Poi, occorre accompagnare la quotidianità: «In tre ci occupiamo di 52 bambini, giorno e notte. Serviva rendere la vita di quei giorni meno opprimente e renderli consapevoli della situazione, ma senza traumatizzarli più del dovuto». E comunque i piccoli devono restare nel nascondimento più totale: «Si può uscire all’aperto per 15 minuti al giorno, in un cortile interno, in piccoli gruppi che si danno il cambio; e non gridare, non ridere, non correre… nessun rumore!».

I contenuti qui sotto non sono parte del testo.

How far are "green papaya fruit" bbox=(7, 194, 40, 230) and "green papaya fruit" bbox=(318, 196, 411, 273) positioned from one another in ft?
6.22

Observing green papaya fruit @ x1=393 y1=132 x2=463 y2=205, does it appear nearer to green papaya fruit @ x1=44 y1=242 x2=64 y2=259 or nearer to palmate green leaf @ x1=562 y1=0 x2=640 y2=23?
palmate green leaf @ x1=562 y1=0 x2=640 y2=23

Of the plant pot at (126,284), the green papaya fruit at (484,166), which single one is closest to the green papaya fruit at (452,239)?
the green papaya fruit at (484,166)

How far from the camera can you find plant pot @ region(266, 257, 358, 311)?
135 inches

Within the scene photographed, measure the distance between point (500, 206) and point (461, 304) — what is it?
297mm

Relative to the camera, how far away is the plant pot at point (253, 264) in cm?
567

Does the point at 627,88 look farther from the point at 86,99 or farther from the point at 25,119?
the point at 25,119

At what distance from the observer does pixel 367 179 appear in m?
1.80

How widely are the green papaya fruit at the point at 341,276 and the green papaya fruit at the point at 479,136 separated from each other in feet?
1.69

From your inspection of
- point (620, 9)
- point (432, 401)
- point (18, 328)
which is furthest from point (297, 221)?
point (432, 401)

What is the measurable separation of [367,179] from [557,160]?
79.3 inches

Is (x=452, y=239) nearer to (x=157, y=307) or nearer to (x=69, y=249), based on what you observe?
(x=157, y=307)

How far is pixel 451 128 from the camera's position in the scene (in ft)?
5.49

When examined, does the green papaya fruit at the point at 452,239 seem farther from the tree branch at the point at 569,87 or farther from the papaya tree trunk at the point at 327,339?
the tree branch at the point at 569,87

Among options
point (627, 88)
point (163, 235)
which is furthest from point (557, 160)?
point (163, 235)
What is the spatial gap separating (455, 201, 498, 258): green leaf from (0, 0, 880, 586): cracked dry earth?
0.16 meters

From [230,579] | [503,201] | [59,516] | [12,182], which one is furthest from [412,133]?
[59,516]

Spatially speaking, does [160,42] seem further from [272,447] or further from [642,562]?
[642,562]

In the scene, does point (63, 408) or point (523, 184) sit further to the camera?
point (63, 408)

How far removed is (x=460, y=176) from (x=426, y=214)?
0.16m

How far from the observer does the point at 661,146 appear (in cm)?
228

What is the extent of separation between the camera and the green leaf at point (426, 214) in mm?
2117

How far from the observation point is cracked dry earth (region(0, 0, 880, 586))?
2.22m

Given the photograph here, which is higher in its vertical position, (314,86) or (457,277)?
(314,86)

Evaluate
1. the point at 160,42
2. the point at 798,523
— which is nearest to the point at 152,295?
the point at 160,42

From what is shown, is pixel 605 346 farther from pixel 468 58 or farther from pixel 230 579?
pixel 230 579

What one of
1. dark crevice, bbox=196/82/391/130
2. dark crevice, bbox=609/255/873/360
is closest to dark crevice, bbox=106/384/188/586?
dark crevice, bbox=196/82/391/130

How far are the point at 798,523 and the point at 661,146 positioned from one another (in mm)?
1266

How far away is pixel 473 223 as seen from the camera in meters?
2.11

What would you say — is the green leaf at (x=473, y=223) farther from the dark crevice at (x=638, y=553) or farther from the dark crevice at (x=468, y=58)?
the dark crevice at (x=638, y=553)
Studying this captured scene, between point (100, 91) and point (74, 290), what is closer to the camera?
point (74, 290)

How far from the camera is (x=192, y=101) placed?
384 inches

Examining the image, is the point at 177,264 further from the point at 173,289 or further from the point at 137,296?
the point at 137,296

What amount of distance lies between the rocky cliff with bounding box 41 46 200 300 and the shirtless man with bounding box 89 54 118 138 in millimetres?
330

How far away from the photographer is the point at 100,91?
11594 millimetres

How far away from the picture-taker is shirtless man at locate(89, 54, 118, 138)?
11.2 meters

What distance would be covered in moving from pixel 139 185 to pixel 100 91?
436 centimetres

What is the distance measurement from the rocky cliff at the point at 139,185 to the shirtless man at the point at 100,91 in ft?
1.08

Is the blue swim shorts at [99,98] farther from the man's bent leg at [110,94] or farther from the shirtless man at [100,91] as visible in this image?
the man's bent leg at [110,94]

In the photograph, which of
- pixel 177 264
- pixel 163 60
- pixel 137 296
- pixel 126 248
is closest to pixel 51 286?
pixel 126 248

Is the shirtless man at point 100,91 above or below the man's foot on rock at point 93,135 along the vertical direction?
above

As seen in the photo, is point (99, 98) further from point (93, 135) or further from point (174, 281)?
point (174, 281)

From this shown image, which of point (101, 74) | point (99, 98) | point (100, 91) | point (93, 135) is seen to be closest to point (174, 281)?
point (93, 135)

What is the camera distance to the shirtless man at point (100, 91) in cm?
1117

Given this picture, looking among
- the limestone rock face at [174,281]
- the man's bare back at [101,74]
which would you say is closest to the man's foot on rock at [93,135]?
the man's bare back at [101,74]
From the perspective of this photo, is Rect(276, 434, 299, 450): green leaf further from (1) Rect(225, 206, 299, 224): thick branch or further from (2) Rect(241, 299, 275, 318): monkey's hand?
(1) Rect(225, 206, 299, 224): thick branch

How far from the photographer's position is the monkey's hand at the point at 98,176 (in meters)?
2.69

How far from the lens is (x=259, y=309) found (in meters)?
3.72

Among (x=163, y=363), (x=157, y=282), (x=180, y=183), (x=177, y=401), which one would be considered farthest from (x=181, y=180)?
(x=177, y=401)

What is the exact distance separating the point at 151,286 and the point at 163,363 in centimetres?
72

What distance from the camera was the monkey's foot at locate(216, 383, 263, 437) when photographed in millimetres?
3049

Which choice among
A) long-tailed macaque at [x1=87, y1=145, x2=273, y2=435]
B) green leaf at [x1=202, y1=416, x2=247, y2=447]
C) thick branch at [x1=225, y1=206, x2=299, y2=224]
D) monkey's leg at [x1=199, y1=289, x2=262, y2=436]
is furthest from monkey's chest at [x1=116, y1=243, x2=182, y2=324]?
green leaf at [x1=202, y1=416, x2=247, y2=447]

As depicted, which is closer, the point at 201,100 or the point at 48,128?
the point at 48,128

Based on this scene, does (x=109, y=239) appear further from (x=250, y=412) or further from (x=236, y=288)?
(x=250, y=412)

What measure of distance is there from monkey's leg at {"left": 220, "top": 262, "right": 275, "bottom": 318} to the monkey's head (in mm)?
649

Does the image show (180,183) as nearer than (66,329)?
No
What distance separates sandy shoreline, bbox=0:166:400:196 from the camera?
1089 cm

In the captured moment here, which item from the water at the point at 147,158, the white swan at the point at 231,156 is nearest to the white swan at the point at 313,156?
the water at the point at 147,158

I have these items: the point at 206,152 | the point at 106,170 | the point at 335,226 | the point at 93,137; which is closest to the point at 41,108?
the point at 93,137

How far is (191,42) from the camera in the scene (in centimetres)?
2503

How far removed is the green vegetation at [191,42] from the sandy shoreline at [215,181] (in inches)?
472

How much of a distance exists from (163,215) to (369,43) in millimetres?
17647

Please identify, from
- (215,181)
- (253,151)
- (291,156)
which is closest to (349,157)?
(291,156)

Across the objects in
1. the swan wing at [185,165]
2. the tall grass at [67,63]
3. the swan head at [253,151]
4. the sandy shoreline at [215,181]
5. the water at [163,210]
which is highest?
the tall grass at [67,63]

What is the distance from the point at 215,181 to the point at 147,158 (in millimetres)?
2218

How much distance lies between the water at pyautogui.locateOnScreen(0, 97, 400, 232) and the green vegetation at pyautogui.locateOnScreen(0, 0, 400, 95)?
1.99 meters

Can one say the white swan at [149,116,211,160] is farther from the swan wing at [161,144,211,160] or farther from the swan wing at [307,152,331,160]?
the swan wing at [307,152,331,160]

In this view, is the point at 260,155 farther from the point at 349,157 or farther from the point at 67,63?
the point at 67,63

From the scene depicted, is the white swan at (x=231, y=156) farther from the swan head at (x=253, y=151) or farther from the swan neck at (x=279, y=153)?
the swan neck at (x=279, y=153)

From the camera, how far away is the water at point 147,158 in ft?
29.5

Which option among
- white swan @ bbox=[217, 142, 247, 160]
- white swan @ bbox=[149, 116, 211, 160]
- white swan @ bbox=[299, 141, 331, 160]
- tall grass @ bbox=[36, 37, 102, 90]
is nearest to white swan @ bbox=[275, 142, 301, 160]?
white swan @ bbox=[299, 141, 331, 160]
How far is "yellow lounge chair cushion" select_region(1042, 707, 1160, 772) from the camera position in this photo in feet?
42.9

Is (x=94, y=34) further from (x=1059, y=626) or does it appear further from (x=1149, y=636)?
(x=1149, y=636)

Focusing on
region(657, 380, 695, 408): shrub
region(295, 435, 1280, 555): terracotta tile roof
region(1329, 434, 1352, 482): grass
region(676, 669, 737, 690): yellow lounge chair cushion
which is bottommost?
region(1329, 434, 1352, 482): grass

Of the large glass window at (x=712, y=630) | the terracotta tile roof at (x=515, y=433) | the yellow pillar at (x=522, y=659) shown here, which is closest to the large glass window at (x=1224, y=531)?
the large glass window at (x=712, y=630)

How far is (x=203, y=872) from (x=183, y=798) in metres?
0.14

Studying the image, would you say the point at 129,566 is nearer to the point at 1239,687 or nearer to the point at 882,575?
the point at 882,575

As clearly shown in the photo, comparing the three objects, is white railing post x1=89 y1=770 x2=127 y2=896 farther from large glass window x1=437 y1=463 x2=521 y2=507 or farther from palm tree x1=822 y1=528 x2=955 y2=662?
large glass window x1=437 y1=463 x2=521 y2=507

Terzo, occorre un piano per la fuga: Volodymyr decide di organizzare un sistema di adozioni illegali per trasferire i bambini in mani sicure. Va alla ricerca di tutti quelli che erano disposti a prendersi i ragazzi in casa: loro parenti lontani, suoi conoscenti, volontari e personale dello stesso Centro. Quindi falsifica e corregge i registri: «Per ogni ragazzo, un pezzo di storia inventata integrava quella vera, poi aggiungevo documenti di identità dei “genitori adottivi”. Era necessario inventare una soluzione diversa per ogni bambino, altrimenti i russi avrebbero scoperto facilmente l’operazione: occorreva depistare, diversificare, falsificare».
E il copione delle adozioni riesce: il “falsario” Volodymyr trova una destinazione per ognuno dei bambini, quando arrivano i russi a chiederli in custodia il Centro è vuoto.
Lo chiamano lo Schindler di Kherson.